-- Material shown start --

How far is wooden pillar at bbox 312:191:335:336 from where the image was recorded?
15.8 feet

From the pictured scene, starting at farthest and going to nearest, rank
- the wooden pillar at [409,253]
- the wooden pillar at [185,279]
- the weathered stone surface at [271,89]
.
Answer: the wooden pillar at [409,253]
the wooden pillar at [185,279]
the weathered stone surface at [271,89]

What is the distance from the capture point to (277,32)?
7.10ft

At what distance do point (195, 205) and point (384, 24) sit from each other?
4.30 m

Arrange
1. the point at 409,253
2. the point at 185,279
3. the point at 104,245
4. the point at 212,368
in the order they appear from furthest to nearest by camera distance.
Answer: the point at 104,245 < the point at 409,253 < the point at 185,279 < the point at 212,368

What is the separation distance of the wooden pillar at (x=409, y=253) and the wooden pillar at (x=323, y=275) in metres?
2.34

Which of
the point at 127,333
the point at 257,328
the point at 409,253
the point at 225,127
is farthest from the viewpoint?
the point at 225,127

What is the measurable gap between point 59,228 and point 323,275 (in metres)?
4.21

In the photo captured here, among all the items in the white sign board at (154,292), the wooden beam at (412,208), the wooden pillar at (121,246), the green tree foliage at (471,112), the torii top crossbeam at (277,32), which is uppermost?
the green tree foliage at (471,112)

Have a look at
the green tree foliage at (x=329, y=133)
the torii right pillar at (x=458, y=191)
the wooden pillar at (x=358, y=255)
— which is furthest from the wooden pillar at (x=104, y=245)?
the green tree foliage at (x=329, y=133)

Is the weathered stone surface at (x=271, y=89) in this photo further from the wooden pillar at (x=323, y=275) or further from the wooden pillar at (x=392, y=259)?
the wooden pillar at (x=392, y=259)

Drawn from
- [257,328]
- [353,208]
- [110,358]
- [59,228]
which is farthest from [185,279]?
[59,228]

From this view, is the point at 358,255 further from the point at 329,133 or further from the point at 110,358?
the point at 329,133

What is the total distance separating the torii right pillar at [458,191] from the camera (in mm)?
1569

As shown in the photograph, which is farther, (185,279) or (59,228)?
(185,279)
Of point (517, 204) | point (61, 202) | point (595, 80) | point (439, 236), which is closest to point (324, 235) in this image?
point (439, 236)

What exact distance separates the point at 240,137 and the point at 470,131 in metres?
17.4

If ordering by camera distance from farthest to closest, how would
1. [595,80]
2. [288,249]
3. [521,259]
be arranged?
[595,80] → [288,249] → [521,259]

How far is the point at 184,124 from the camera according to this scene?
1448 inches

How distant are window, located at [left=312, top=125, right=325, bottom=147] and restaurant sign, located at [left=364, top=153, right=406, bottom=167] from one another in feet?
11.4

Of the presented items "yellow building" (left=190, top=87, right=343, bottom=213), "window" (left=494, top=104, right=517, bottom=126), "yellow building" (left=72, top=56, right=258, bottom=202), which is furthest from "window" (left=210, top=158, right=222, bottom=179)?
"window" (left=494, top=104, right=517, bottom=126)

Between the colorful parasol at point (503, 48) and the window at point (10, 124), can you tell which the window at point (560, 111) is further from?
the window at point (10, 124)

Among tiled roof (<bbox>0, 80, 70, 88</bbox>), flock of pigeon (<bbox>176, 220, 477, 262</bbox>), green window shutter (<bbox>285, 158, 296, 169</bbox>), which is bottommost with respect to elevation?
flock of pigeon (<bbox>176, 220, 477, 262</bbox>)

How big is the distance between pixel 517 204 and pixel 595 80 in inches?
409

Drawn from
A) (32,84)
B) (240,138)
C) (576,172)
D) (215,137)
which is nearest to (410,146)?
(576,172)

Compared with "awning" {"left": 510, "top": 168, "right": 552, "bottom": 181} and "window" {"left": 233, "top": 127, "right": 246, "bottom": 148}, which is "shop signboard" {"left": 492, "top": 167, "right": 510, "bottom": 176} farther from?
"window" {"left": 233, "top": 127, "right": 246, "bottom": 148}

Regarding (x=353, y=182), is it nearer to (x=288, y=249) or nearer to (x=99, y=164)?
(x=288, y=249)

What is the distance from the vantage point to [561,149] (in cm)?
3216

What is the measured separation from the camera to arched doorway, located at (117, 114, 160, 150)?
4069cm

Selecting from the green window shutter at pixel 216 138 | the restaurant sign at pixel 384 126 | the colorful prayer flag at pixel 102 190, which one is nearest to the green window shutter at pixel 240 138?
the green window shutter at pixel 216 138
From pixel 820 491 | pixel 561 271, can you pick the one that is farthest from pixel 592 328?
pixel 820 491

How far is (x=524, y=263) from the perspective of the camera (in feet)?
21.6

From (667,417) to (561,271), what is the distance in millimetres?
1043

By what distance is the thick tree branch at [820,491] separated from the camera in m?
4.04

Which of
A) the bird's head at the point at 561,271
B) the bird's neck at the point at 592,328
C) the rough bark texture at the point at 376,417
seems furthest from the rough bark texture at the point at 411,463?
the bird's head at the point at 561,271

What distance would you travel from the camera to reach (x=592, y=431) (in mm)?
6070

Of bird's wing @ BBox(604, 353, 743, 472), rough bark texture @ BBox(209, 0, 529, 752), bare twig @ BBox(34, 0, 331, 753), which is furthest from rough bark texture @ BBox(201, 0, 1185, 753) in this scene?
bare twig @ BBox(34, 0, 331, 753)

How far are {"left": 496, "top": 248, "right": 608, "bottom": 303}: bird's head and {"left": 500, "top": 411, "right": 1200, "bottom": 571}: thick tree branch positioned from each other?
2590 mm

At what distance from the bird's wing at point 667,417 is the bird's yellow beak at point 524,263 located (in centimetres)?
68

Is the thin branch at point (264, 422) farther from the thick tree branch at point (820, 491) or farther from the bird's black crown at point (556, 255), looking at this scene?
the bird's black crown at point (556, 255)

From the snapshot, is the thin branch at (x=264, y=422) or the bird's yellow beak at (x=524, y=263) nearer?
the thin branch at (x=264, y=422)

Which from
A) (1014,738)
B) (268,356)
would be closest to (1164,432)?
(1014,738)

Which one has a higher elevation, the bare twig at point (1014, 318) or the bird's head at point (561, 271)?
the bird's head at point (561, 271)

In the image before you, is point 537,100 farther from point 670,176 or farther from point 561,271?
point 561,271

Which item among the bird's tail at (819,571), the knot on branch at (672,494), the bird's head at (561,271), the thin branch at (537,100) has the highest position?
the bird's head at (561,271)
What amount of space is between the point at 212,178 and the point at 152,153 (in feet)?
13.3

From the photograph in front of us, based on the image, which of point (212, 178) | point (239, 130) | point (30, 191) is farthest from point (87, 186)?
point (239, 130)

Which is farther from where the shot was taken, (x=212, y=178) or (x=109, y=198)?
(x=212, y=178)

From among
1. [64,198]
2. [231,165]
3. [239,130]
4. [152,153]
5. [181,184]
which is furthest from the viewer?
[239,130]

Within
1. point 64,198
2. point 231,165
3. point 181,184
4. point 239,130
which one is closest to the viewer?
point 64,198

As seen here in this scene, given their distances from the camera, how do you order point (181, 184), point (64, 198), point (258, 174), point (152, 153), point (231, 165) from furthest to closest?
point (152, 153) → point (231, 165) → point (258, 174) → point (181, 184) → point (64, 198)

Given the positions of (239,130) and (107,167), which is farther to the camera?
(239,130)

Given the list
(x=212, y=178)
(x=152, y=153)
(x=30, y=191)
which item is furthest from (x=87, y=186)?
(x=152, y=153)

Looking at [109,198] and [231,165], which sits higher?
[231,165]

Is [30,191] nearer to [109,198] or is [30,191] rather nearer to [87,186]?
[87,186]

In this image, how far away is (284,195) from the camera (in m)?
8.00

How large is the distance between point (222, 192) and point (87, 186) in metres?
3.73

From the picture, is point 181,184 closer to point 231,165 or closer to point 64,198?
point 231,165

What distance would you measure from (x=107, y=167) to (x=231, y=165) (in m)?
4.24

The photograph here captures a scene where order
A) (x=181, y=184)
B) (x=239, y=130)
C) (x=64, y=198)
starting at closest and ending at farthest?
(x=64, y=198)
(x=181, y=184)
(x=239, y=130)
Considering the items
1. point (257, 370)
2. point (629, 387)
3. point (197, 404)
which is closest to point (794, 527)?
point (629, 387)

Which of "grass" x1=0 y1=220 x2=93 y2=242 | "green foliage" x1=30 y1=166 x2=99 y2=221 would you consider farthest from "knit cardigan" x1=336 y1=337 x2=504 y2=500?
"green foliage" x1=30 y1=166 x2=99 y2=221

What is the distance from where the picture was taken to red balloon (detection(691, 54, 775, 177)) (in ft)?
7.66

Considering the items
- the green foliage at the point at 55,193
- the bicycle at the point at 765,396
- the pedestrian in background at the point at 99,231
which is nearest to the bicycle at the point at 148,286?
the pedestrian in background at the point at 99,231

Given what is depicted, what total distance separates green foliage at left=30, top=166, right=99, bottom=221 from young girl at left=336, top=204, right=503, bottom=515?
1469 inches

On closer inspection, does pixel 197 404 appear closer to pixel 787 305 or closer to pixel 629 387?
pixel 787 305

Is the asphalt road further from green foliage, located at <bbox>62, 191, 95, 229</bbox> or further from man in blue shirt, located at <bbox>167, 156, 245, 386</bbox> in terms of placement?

-- Material shown end --

** Task details **
Return the lines beginning at the one that contains "y1=337 x2=504 y2=500?" and continuing through the last line of the data, exactly as they stand and without any others.

** Result below **
Which of "grass" x1=0 y1=220 x2=93 y2=242 | "green foliage" x1=30 y1=166 x2=99 y2=221 would you consider farthest from "knit cardigan" x1=336 y1=337 x2=504 y2=500?
"green foliage" x1=30 y1=166 x2=99 y2=221

What is the distance from where the picture was taken to red balloon (detection(691, 54, 775, 177)) (in ft)?
7.66

Considering the items
- the green foliage at the point at 55,193
- the bicycle at the point at 765,396
- the pedestrian in background at the point at 99,231
which is nearest to the bicycle at the point at 148,286?
the pedestrian in background at the point at 99,231

Given what is depicted, what total distance separates green foliage at left=30, top=166, right=99, bottom=221 from young girl at left=336, top=204, right=503, bottom=515?
1469 inches

On closer inspection, does pixel 197 404 appear closer to pixel 787 305 or closer to pixel 629 387?
pixel 787 305

Is the asphalt road further from green foliage, located at <bbox>62, 191, 95, 229</bbox> or further from man in blue shirt, located at <bbox>167, 156, 245, 386</bbox> in terms of placement?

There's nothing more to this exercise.